▶ _LAVORO RICHIESTO_
Estrai dall'elenco qui sotto tutte le righe in cui compare la parola "nozzle".

▶ _VOCI FORNITE_
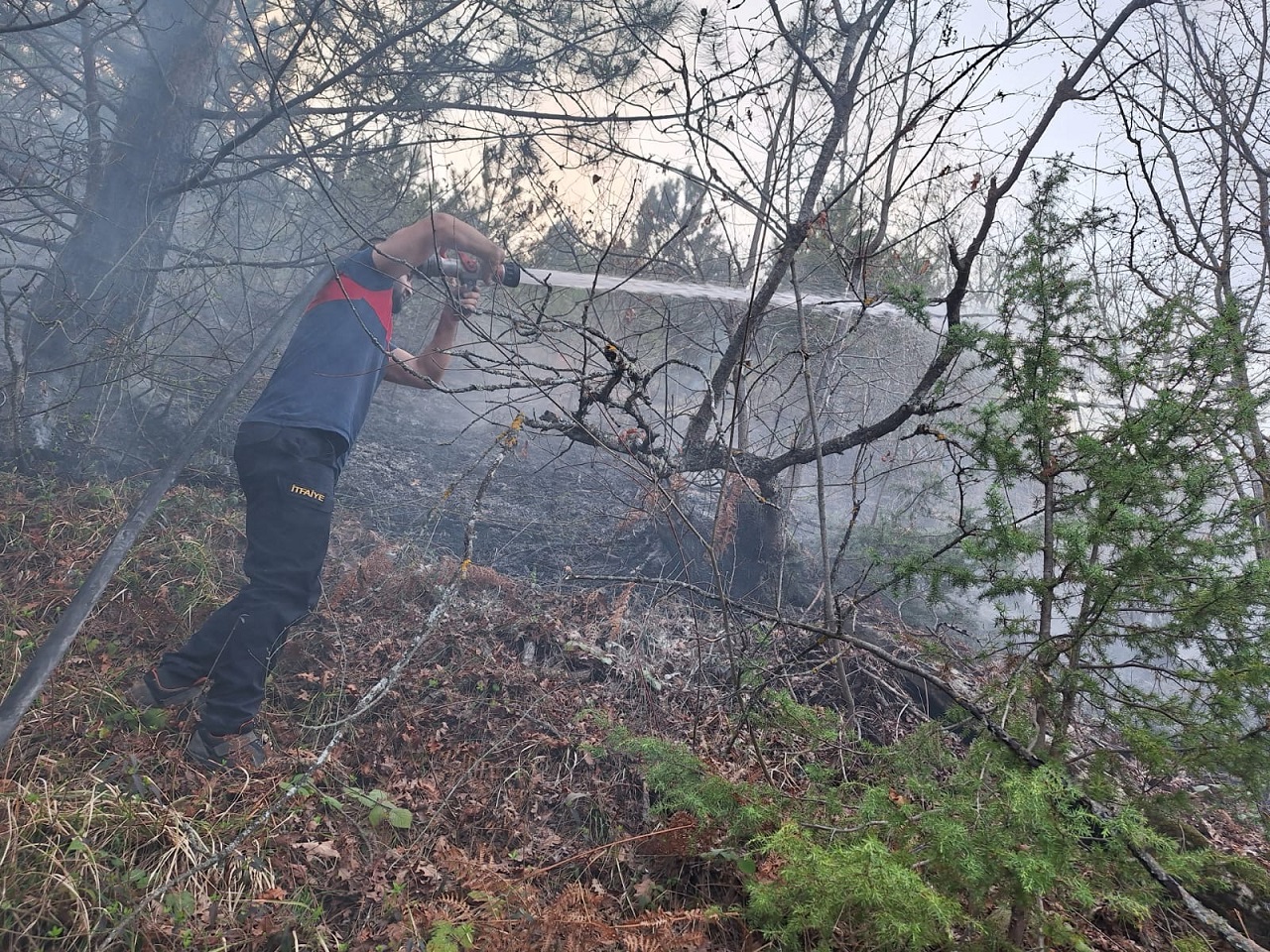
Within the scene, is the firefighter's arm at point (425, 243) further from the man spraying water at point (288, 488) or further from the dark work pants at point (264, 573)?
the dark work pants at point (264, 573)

* * *

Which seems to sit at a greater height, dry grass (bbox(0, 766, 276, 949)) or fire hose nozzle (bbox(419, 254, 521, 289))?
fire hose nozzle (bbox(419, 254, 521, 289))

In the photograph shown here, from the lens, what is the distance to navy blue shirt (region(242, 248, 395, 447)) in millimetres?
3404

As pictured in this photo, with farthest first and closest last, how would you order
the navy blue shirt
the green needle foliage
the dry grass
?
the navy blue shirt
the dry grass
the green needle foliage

▶ _RISPOSTA_
Which seems to sit at a greater height, dry grass (bbox(0, 766, 276, 949)) or fire hose nozzle (bbox(419, 254, 521, 289))?
fire hose nozzle (bbox(419, 254, 521, 289))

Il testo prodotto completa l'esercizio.